SOURCE EXTRACT:
Both 2D-DIGE and Western blotting demonstrated that αA- and αB-crystallin proteins were reduced in the vitreous after lens extraction, consistent with reports that α-crystallins are secreted into the human aqueous humor from both clear and cataractous lenses [12,13]. Alternatively, vitreal mRNA expression levels of α-crystallins did not change significantly after lens extraction, indicating that the protein decrease was due to absence of the lens rather than decreased protein synthesis in the vitreous. We also found that αB-crystallin, either alone or in the presence of αA-crystallin, inhibited VEGFinduced proliferation of HRMECs. Taken together, these results suggest that the reduction of vitreal α-crystallins following lens extraction may contribute to retinal neovascularization.

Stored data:
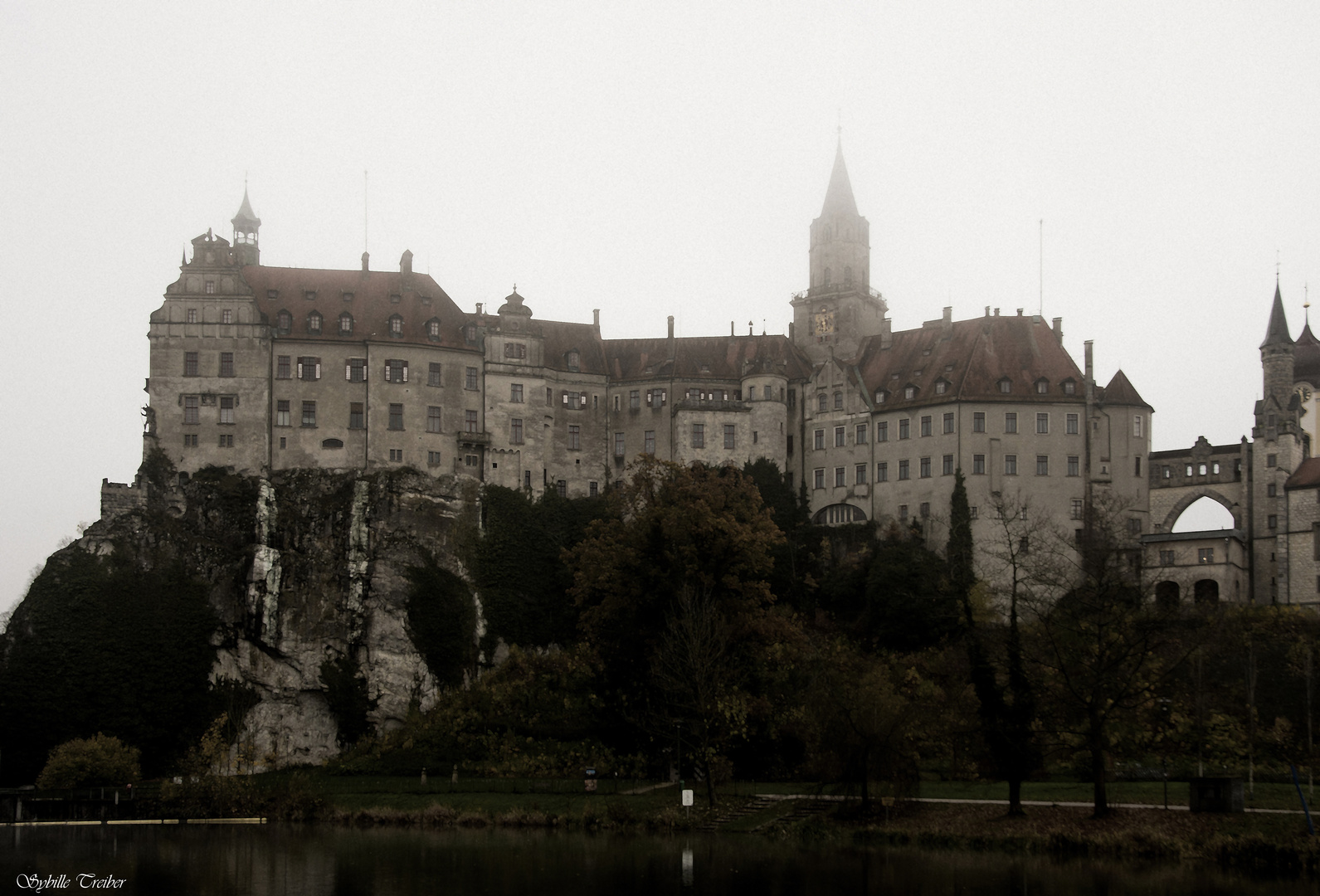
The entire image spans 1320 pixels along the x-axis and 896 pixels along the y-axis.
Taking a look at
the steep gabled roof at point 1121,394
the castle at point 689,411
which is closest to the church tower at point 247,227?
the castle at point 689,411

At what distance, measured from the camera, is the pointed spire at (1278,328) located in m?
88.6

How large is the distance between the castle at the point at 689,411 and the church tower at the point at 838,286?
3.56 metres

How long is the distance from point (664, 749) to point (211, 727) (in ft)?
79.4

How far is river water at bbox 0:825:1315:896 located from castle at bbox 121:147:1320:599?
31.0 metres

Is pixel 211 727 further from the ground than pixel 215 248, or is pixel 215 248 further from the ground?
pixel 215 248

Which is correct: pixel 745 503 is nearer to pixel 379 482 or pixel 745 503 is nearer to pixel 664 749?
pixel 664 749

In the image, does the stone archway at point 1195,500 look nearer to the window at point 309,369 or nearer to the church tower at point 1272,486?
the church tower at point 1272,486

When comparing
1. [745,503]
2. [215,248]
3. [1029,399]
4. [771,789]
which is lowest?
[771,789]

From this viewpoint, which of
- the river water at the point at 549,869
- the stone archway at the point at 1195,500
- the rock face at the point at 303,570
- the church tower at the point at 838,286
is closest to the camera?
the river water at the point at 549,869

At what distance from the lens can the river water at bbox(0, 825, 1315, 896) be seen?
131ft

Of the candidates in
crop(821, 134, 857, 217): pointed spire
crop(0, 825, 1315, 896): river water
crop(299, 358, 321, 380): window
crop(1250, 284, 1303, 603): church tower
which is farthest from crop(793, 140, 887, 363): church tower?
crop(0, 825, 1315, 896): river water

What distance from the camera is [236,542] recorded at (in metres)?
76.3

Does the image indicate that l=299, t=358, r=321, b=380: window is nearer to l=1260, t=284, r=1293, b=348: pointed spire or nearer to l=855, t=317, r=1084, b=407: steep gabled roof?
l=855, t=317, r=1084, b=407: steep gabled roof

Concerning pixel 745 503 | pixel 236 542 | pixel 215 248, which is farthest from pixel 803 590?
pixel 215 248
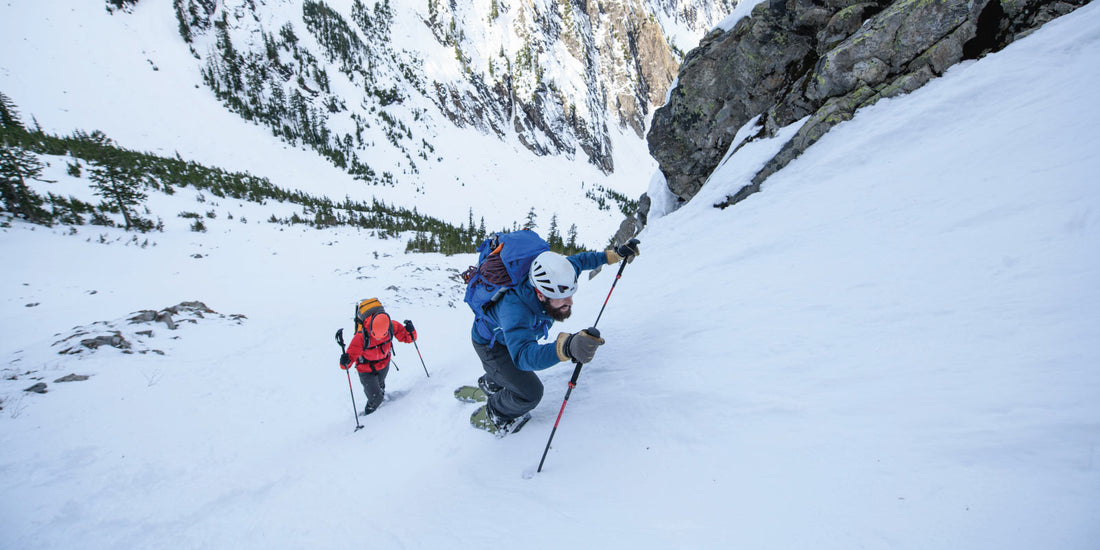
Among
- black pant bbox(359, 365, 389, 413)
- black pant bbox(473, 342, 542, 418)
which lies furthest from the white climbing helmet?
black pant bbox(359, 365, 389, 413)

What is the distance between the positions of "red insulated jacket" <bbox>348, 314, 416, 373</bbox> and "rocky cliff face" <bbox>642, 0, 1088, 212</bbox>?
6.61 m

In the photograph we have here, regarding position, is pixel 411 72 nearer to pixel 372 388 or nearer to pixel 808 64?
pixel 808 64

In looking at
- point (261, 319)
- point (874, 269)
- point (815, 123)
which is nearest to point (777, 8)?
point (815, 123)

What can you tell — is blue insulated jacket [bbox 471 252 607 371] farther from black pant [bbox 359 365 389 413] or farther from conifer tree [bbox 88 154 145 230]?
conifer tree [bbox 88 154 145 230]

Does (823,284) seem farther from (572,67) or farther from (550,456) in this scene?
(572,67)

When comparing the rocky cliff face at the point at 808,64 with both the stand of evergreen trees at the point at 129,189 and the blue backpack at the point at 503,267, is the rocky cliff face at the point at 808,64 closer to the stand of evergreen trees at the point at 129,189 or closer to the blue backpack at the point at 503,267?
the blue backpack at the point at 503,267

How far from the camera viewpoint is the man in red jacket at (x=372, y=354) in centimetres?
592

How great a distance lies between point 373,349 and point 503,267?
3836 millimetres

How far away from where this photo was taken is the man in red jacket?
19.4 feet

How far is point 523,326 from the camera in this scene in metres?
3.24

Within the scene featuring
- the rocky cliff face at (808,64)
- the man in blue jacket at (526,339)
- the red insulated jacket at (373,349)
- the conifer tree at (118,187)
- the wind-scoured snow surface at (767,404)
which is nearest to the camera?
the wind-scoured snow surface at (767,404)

--

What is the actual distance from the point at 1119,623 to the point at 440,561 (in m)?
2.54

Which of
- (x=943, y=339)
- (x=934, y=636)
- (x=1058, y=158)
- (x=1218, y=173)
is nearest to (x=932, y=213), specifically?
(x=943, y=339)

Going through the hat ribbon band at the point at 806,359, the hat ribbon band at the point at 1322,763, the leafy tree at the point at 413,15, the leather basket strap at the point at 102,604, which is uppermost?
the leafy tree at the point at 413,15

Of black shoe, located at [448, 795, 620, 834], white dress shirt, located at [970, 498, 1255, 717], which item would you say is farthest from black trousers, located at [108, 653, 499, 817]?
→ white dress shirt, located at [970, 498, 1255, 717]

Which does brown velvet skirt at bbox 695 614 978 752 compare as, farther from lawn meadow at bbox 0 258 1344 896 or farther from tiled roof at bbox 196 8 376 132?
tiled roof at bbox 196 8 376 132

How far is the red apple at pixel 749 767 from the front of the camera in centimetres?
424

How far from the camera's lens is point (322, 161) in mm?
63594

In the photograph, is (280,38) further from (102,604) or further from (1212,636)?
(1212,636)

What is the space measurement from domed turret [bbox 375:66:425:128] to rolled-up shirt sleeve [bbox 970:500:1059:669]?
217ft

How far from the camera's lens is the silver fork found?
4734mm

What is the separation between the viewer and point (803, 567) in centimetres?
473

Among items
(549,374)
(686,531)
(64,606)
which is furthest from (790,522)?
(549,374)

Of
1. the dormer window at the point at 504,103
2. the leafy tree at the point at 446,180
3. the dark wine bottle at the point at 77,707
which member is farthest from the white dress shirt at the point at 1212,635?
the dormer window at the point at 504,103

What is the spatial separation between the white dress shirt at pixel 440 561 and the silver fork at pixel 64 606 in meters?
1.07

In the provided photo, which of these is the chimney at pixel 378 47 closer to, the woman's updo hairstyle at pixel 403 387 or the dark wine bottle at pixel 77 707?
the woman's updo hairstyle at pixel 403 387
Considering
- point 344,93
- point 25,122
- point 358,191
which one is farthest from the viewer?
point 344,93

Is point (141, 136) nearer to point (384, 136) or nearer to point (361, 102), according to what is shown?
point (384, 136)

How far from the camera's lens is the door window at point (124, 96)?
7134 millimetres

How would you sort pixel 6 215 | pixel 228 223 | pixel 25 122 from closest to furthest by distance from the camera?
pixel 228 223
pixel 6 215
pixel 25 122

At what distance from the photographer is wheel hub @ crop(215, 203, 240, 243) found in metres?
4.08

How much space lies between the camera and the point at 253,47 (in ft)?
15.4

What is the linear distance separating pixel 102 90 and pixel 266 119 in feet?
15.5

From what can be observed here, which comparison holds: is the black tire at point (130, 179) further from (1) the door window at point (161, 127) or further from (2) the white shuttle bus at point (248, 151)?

...

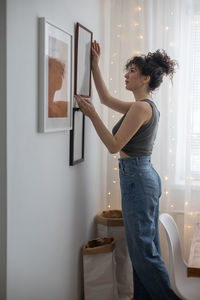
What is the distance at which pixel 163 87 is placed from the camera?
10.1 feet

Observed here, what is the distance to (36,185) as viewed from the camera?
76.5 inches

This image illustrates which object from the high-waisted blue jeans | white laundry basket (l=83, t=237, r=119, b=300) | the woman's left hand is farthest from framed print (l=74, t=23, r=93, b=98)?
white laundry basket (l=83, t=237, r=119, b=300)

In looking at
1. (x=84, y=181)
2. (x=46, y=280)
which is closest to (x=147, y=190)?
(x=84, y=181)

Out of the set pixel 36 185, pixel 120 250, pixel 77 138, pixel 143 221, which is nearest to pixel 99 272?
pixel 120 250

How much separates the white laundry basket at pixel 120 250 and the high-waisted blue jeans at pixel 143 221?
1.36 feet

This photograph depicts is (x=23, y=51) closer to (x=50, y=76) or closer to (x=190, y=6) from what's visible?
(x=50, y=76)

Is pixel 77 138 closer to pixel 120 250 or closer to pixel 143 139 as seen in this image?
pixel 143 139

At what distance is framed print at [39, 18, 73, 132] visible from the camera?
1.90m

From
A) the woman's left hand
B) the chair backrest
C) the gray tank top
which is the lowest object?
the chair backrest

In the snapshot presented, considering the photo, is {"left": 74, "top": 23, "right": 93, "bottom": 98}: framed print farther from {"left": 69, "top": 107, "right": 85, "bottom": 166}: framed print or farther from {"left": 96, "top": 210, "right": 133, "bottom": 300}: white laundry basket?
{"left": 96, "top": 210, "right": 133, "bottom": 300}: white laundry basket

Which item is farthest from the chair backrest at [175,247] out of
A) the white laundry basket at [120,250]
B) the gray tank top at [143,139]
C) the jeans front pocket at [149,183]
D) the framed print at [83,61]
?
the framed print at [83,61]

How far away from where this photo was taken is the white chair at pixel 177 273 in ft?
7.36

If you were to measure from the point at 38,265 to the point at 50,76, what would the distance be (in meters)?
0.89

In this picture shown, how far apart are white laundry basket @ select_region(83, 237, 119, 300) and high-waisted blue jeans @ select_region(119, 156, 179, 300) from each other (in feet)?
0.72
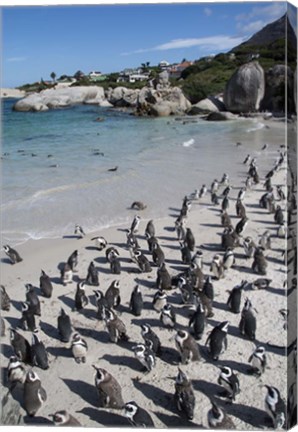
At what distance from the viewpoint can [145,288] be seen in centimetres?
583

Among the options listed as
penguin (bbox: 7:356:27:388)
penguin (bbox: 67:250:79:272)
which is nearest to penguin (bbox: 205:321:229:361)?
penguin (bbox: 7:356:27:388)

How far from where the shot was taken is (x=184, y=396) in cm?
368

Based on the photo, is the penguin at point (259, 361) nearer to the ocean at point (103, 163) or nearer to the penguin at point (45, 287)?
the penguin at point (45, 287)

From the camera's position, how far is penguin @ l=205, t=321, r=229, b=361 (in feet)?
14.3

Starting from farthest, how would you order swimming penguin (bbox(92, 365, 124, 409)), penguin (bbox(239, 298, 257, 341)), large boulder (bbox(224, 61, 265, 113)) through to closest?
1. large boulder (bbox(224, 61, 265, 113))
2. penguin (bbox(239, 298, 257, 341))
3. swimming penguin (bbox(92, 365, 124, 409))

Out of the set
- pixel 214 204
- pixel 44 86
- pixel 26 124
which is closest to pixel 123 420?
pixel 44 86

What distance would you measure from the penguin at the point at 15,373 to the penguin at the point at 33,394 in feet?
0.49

YOUR TASK:
Continue the passage on vitreal α-crystallins after lens extraction, starting after its final sentence.

EXERCISE RESULT:
Rubeosis and vitreous hemorrhage are occasionally observed after cataract surgery in patients with severe ischemic retinal diseases [7-9]. In the current animal study, the inhibitory effect of extracellular α- crystallins on HRMEC proliferation was only observed when cells were exposed to VEGF, indicating that this anti-proliferative effect is due to interference with VEGF-activated signaling pathways.
α-Crystallins are molecular chaperones[14] with diverse functions in apoptosis [15,16], inflammation [17], and angiogenesis[18,19]. In our study, extracellular αB-crystallin exhibited much stronger inhibitory action on VEGF-induced HRMEC proliferation than αAcrystallin (Figure 4), although αA-crystallin potentiated the effects of low-dose αB-crystallin (Figure 5). In contrast, a previous study found that subconjunctival injection of extracellular αA-crystallin significantly attenuated suture-induced corneal neovascularization [20]. As molecular chaperones, α-crystallins stabilize other proteins [21] and the interaction between αA- and αB-crystallin is required to form structurally stable complexes [22]. Thus, αA-crystallin may facilitate αB-crystallin activity against VEGF through protein stabilization.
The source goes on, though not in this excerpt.